We can and should further enhance the component by adding more features, error handling, and configuration options as needed. e.g. adding retries using the pkg/retry package for the HTTP client. But this is just the beginning! As we continue to develop and improve the component, we can leverage the power of AI assistance to streamline our workflow and enhance our productivity.

Hint: You can explore other components in the Smithy Security GitHub repository.

You can also refer to the Smithy Security SDK documentation for more information on building custom components and workflows.

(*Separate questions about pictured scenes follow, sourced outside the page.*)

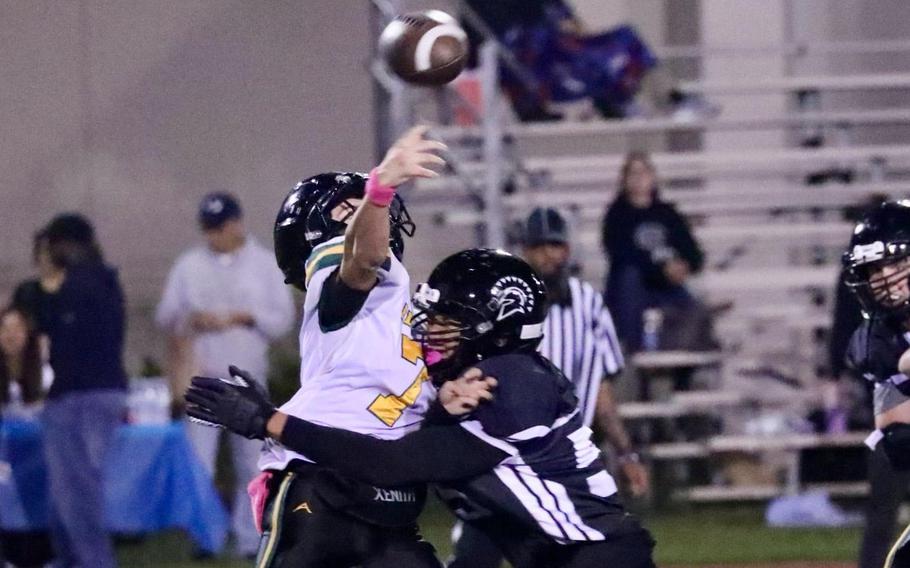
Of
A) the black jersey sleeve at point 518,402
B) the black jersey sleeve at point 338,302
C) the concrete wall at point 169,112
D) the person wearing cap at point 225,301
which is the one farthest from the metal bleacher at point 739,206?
the black jersey sleeve at point 518,402

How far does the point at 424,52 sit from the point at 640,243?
5.62 meters

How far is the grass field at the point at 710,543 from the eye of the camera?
8.88 m

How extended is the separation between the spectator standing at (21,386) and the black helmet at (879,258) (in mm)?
4708

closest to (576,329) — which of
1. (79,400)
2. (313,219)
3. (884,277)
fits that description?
(884,277)

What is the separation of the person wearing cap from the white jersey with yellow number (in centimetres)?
498

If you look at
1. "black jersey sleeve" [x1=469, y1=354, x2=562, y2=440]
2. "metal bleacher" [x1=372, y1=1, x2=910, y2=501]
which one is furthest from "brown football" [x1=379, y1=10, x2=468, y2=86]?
"metal bleacher" [x1=372, y1=1, x2=910, y2=501]

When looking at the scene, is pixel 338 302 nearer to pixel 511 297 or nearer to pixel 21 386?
pixel 511 297

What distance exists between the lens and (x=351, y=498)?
4.16 m

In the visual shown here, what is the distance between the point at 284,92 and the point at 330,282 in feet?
31.2

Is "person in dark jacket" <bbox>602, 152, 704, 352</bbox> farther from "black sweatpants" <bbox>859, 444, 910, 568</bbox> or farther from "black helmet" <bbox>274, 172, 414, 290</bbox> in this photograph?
"black helmet" <bbox>274, 172, 414, 290</bbox>

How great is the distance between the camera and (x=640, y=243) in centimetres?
1035

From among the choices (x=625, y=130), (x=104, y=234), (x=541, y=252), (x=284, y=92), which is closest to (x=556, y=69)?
(x=625, y=130)

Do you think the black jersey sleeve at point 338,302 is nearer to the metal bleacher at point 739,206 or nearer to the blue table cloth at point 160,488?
the blue table cloth at point 160,488

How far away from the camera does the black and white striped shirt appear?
23.1 ft
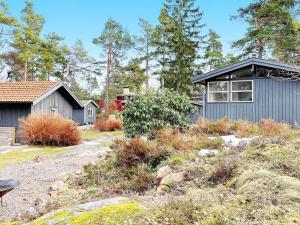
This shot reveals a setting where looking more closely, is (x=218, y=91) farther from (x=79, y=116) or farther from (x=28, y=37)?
(x=28, y=37)

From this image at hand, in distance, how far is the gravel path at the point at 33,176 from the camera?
224 inches

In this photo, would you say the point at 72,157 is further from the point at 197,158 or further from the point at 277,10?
the point at 277,10

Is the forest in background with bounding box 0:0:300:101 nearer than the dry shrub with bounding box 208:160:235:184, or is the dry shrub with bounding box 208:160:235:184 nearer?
the dry shrub with bounding box 208:160:235:184

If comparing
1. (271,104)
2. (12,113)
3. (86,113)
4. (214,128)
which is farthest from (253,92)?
(86,113)

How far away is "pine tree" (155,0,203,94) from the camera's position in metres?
32.1

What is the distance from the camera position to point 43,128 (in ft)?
48.5

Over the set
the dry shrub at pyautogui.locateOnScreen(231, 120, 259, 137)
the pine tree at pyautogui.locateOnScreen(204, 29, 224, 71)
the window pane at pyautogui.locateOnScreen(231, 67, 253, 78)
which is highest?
the pine tree at pyautogui.locateOnScreen(204, 29, 224, 71)

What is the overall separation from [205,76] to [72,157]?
949 centimetres

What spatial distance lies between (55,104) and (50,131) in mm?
6459

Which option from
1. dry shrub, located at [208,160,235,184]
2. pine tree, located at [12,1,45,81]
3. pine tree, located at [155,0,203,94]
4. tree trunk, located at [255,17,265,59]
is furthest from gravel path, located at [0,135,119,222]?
pine tree, located at [12,1,45,81]

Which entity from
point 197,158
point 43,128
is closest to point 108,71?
point 43,128

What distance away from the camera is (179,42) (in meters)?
32.2

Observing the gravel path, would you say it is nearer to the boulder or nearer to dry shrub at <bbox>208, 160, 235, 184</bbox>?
the boulder

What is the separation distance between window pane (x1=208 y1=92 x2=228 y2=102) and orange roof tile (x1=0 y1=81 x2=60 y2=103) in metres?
9.40
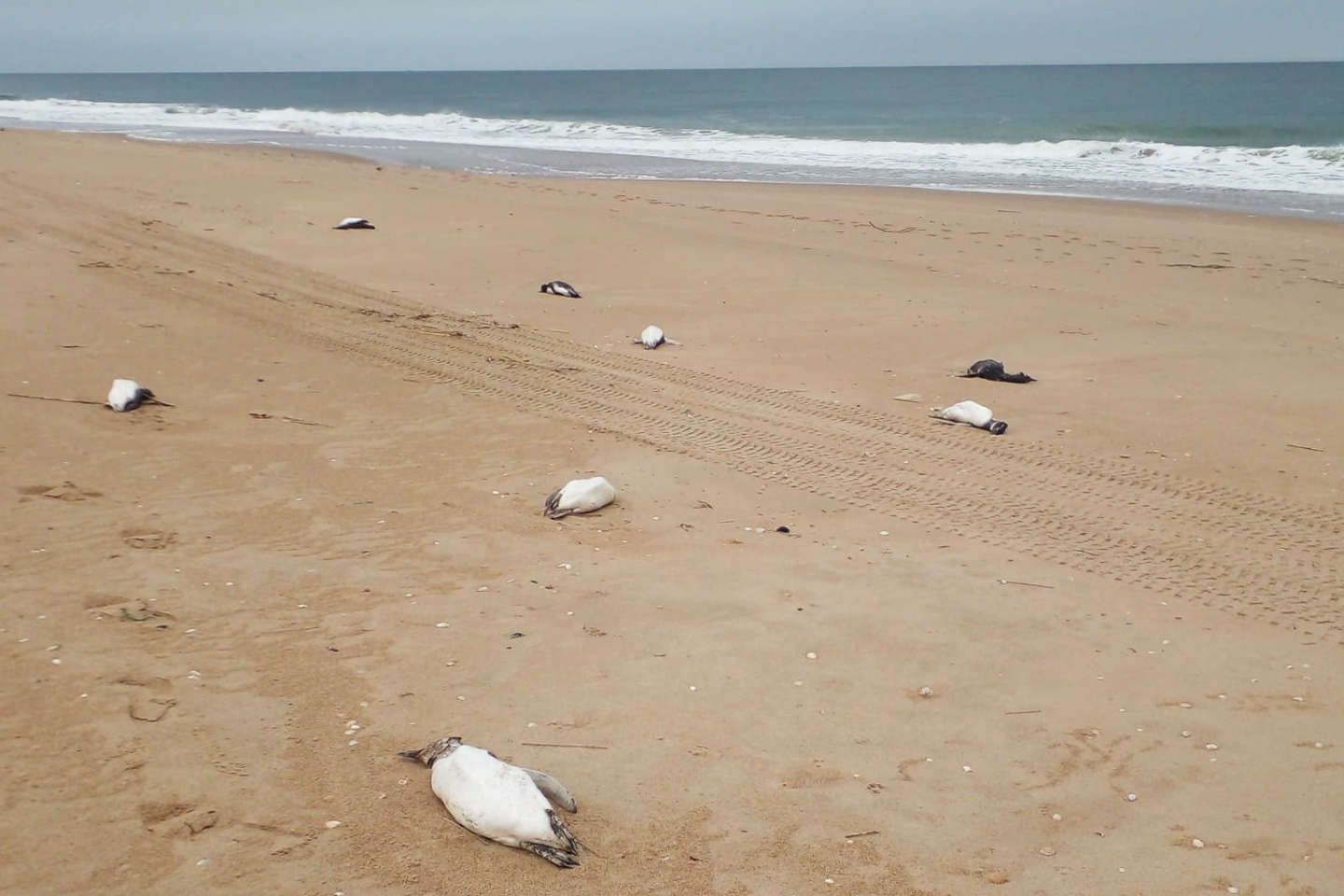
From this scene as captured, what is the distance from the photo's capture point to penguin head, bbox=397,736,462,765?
329cm

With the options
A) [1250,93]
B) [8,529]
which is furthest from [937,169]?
[1250,93]

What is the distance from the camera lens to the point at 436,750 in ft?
10.9

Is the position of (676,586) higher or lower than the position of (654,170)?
lower

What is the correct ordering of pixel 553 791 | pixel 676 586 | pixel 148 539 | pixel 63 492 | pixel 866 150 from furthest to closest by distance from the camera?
pixel 866 150, pixel 63 492, pixel 148 539, pixel 676 586, pixel 553 791

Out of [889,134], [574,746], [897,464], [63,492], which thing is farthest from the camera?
[889,134]

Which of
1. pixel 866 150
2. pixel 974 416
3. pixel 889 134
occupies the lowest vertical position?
pixel 974 416

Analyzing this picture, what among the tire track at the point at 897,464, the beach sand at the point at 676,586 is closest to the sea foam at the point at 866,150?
the beach sand at the point at 676,586

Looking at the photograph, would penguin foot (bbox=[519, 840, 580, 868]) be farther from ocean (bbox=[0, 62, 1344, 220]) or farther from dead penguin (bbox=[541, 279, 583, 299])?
ocean (bbox=[0, 62, 1344, 220])

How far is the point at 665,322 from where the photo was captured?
9.53m

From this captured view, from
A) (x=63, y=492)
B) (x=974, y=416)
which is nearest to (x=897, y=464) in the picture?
(x=974, y=416)

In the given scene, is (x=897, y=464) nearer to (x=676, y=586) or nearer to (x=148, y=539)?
(x=676, y=586)

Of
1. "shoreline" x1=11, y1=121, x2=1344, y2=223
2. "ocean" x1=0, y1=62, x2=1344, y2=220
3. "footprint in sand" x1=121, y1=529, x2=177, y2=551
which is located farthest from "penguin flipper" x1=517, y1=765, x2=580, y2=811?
"ocean" x1=0, y1=62, x2=1344, y2=220

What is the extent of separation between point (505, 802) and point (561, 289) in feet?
25.0

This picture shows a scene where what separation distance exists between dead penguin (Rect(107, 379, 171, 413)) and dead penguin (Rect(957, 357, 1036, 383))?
5.43 metres
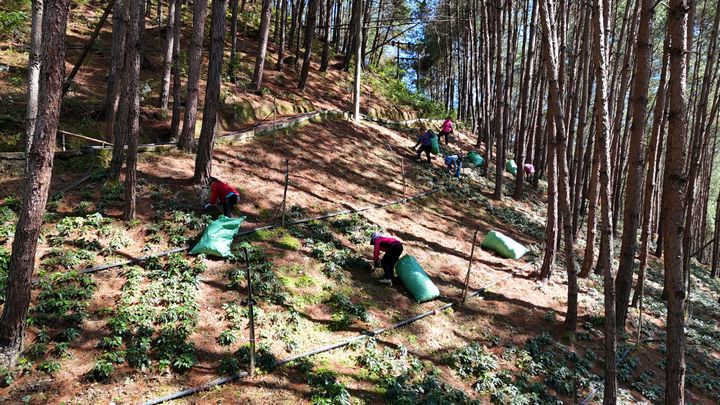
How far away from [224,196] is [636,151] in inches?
312

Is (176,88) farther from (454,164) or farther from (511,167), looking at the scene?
(511,167)

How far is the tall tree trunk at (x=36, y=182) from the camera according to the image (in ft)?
17.2

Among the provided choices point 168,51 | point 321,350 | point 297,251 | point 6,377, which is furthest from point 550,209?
point 168,51

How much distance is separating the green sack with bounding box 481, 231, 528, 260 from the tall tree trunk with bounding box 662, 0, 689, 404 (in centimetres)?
787

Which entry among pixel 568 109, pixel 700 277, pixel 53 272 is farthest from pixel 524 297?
pixel 700 277

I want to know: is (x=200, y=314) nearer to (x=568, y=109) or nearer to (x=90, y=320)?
(x=90, y=320)

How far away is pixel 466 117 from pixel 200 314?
2964 centimetres

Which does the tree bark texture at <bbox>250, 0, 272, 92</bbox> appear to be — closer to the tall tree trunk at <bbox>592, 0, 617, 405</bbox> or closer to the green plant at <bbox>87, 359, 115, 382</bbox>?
the tall tree trunk at <bbox>592, 0, 617, 405</bbox>

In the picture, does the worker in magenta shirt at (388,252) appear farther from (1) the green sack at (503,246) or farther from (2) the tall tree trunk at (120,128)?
(2) the tall tree trunk at (120,128)

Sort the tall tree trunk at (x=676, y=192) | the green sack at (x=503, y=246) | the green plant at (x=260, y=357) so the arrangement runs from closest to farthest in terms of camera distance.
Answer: the tall tree trunk at (x=676, y=192) < the green plant at (x=260, y=357) < the green sack at (x=503, y=246)

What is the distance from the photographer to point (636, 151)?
6965 millimetres

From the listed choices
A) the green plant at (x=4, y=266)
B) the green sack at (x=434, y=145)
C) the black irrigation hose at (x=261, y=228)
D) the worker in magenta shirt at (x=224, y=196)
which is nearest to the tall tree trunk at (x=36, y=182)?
the green plant at (x=4, y=266)

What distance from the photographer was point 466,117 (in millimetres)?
33281

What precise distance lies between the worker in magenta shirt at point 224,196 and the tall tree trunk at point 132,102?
158 cm
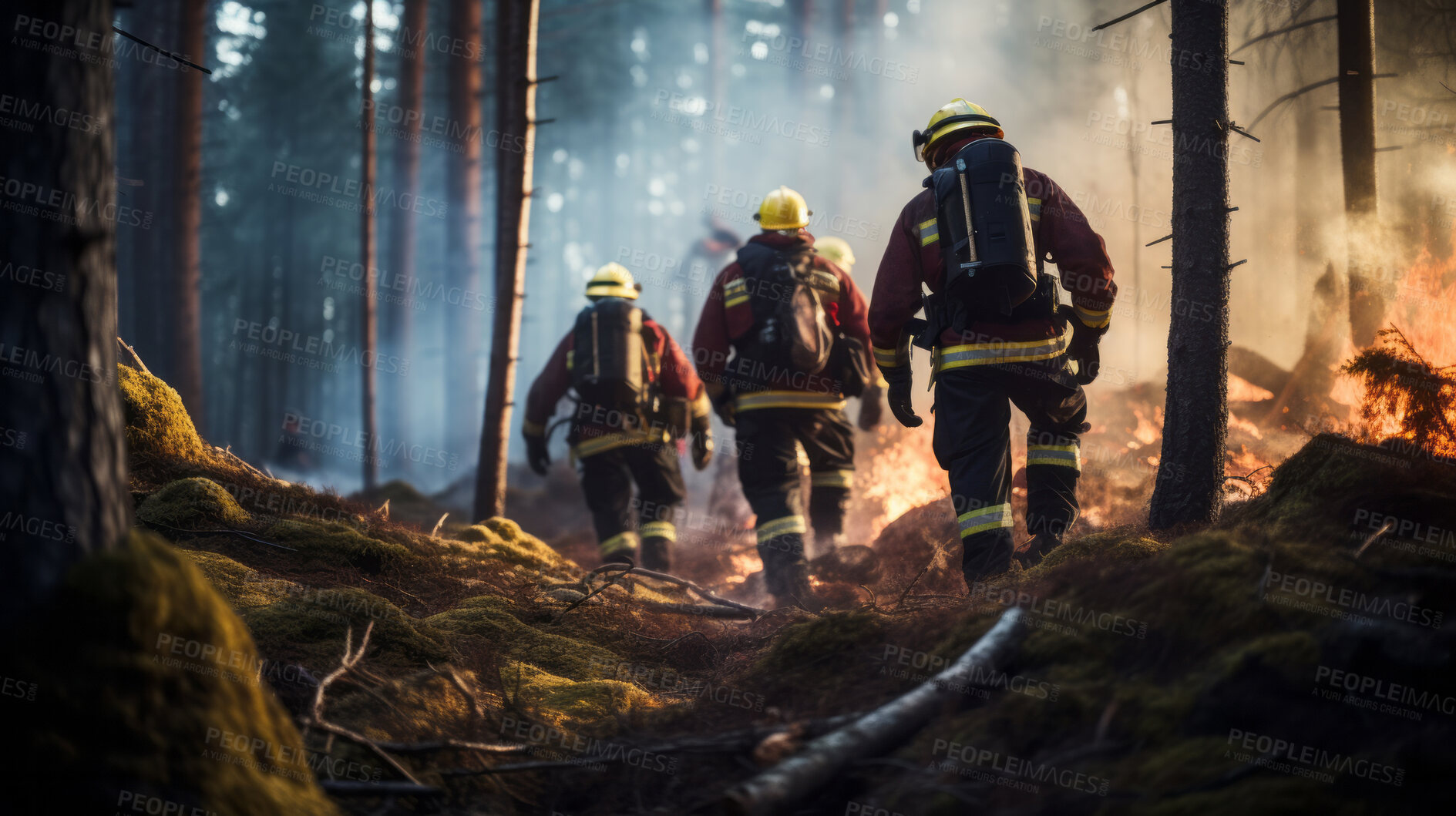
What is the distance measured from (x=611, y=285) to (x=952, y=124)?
3784mm

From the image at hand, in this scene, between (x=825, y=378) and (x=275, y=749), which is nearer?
(x=275, y=749)

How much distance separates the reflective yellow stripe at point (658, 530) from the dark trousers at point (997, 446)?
3427mm

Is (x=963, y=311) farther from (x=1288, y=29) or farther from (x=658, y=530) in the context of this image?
(x=1288, y=29)

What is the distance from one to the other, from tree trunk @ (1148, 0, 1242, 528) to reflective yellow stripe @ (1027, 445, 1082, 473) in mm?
493

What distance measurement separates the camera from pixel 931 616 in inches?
134

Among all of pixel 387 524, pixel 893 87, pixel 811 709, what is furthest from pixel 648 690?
pixel 893 87

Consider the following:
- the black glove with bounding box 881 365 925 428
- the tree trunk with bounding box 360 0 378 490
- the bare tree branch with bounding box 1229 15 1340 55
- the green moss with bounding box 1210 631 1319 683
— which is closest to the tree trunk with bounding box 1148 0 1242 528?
the black glove with bounding box 881 365 925 428

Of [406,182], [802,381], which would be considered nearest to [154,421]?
[802,381]

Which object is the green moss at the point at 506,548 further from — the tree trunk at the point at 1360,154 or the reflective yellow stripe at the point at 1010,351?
the tree trunk at the point at 1360,154

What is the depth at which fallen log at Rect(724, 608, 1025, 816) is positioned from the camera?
81.1 inches

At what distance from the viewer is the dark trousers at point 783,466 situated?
20.2 ft

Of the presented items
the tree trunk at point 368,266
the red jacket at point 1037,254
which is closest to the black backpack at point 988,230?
the red jacket at point 1037,254

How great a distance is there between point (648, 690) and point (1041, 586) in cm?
178

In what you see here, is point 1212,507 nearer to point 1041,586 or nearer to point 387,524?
point 1041,586
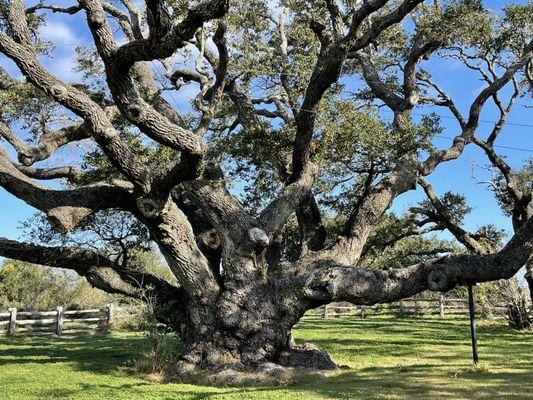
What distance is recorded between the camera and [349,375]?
9906mm

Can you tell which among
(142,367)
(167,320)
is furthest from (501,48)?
(142,367)

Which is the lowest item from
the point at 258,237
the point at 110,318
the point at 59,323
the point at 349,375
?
the point at 349,375

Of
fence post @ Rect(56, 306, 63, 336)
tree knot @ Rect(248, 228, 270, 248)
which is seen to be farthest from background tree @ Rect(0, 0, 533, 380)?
fence post @ Rect(56, 306, 63, 336)

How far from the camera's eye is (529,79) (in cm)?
1684

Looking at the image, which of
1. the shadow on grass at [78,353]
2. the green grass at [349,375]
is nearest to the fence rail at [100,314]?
the shadow on grass at [78,353]

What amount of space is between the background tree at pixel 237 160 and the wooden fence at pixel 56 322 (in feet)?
34.5

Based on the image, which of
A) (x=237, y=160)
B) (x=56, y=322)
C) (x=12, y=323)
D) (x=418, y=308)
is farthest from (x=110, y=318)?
(x=418, y=308)

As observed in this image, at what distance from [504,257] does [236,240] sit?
525 cm

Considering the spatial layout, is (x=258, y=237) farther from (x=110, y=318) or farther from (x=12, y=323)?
(x=110, y=318)

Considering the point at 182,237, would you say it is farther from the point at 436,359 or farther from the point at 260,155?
the point at 436,359

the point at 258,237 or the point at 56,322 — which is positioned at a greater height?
the point at 258,237

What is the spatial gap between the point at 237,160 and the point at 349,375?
20.1ft

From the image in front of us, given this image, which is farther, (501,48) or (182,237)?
(501,48)

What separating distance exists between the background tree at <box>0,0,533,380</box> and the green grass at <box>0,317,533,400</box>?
155cm
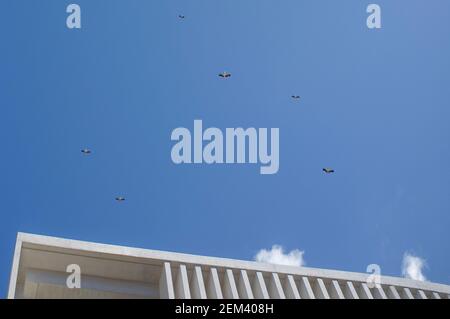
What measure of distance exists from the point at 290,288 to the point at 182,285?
3.34 meters

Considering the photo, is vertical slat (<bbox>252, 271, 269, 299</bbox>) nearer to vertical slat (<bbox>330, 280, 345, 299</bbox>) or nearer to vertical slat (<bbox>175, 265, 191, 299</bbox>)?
vertical slat (<bbox>175, 265, 191, 299</bbox>)

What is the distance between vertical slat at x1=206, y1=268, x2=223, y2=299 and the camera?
20.2 meters

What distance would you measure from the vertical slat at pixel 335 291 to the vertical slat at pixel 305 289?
73cm

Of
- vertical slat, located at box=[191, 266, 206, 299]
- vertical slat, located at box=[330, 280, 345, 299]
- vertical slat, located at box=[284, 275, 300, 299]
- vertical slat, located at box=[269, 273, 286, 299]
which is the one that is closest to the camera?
vertical slat, located at box=[191, 266, 206, 299]

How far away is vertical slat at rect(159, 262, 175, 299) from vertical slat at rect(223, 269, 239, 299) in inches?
68.4

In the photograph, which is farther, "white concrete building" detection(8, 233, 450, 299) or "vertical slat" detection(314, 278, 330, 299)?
"vertical slat" detection(314, 278, 330, 299)

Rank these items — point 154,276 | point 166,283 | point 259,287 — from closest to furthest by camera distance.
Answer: point 166,283
point 259,287
point 154,276

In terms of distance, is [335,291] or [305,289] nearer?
[305,289]

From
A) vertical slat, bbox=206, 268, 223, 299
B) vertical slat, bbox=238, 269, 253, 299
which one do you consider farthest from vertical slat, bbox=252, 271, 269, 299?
vertical slat, bbox=206, 268, 223, 299

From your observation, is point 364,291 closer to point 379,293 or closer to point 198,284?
point 379,293

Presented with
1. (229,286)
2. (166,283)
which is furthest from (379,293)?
(166,283)

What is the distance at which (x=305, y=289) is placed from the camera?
2119cm

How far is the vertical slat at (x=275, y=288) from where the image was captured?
20.5 meters
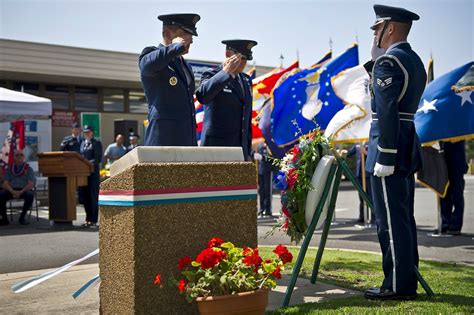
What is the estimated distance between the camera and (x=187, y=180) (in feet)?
13.9

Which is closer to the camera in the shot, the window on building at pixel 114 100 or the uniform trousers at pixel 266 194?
the uniform trousers at pixel 266 194

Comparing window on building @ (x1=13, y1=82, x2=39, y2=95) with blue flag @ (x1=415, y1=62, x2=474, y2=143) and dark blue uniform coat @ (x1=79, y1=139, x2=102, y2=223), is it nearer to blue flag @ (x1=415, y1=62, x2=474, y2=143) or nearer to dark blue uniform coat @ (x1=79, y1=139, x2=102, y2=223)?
dark blue uniform coat @ (x1=79, y1=139, x2=102, y2=223)

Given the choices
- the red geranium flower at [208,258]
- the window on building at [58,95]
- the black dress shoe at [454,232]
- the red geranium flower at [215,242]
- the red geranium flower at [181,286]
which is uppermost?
the window on building at [58,95]

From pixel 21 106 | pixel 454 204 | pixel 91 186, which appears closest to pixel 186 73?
pixel 454 204

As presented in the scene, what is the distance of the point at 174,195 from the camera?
4156mm

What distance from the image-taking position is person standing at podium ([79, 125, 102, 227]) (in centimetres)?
1348

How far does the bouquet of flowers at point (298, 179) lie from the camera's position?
5.32 m

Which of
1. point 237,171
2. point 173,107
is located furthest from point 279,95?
point 237,171

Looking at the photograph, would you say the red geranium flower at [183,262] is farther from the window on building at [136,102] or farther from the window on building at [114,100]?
the window on building at [136,102]

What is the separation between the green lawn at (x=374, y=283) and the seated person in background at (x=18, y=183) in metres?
7.47

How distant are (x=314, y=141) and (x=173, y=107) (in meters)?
1.21

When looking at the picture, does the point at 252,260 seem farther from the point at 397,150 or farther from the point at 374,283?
the point at 374,283

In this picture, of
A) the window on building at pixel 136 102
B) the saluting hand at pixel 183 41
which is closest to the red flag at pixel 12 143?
the saluting hand at pixel 183 41

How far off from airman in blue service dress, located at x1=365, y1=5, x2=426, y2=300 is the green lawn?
244mm
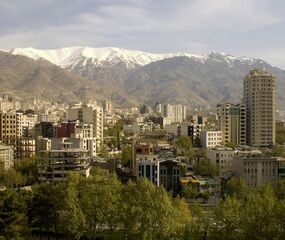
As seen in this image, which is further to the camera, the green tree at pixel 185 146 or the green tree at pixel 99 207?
the green tree at pixel 185 146

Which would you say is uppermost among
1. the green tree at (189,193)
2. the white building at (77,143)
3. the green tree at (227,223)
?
the white building at (77,143)

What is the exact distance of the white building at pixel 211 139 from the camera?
4519 cm

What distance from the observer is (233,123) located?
48.3 m

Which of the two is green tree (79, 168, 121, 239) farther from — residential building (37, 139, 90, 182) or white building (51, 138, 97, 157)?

This component is very useful for users of Dependency Track who do not want SBOM generation from CDXGEN or other tools but already have SBOMs generated from other parts of their toolchain and just want to upload them to Dependency Track for analysis. If you want to use cdxgen to generate SBOMs and upload them to Dependency Track, you can use the existing cdxgen component.